MPN Updates is a new physician based newsletter that will be published 3 times a year. It will focus on the diagnosis and treatment of MPN diseases and provide awareness of emerging therapeutic agents and their impact on patient outcomes. While it is sponsored by Incyte through a third-party grant, I found the reporting to be totally non-biased, patient focused and rather informative.
It is encouraging to see a digital newsletter, led by well-respected MPN specialists. With the inspiring array of treatment options in the pipeline, as well as existing medications, there is a crucial need to better educate all hematologists, particularly those at the “local level” who will treat very few MPN patients.
- Dr David Henry (Editor-in-Chief) – Pennsylvania Hospital, Philadelphia, PA
- Dr Ruben Mesa – Mayo Clinic, Scottsdale, AZ
- Dr Jerry Spivak – Johns Hopkins, Baltimore, MD
- Dr Brady Stein – Northwestern University, Chicago, IL
The premiere issue focuses entirely on Polycythemia Vera, referred to as “The Great Masquerader.” Sections include – Presentation and Symptom Burden of PV, Patient Profile and Effective Management of PV.
Click here or on the image below to view the Issue 1
- “In addition to a mutation in the JAK2 gene, an unexplainable increase in red blood cells is an indicator of PV.”

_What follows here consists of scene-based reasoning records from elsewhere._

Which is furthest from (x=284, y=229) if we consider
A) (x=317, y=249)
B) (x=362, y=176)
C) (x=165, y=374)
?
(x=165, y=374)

- “PV is a progressive disease, and the progression can occur in two ways: myelofibrosis and acute leukemia.”
- “Progression to acute leukemia typically occurs after a patient’s disease has progressed to myelofibrosis.”
- “Manifestations of PV are highly variable, in part because this disease changes its phenotype during its clinical course.”
- “Among the JAK2 V617 positive MPDs, PV is the great masquerader.”
- “The two most commonly employed strategies for preventing and reducing the risk of vascular complications include phlebotomy and anti-platelet therapy.”
- “A significant proportion of patients treated with pegylated interferon experience a decrease of the JAK2 allele burden.”
- “The use of JAK inhibitors is more established for patients with myelofibrosis, but JAK inhibitors are currently being evaluated in clinical studies in patients with PV.”
I was pleased to discover MPN Updates and share it with the patient community hungry for new sources of information.
Would be nice to have a printed copy in the hands of all hematologists world-wide. Dr Stein’s contribution was noteworthy, and I particularly liked his perspective on the patient profile. I think he is a rising star among young MPN specialists.